TASK DIRECTIONS → All of the data that follows is to be written out exactly, with images excluded.

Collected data

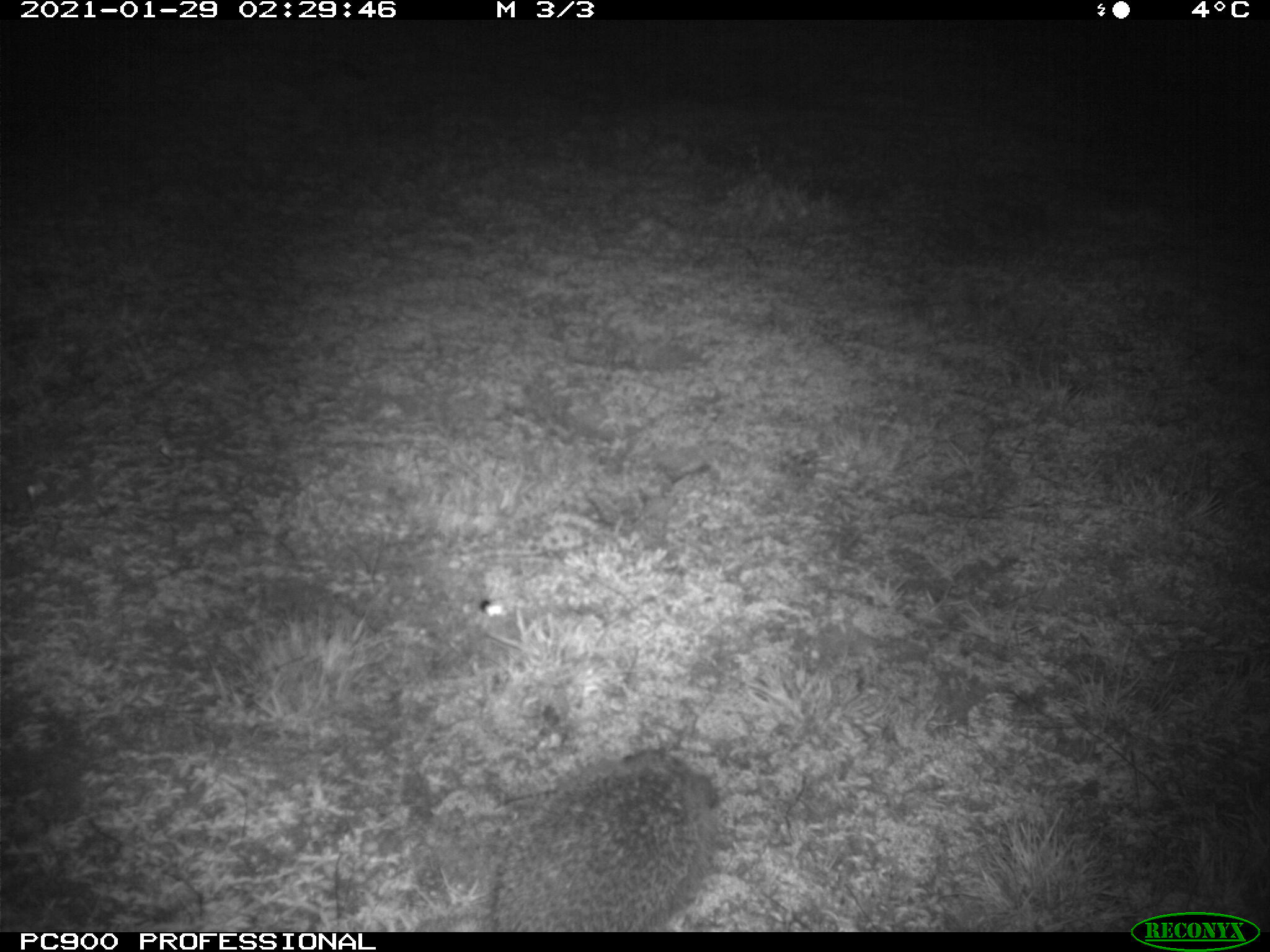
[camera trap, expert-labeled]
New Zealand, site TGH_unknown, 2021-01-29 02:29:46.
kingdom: Animalia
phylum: Chordata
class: Mammalia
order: Eulipotyphla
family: Erinaceidae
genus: Erinaceus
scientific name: Erinaceus europaeus europaeus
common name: european hedgehog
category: hedgehog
Hedgehog (european hedgehog) (Erinaceus europaeus europaeus).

OUTPUT BELOW →
[camera trap, expert-labeled]
New Zealand, site TGH_unknown, 2021-01-29 02:29:46.
kingdom: Animalia
phylum: Chordata
class: Mammalia
order: Eulipotyphla
family: Erinaceidae
genus: Erinaceus
scientific name: Erinaceus europaeus europaeus
common name: european hedgehog
category: hedgehog
Hedgehog (european hedgehog) (Erinaceus europaeus europaeus).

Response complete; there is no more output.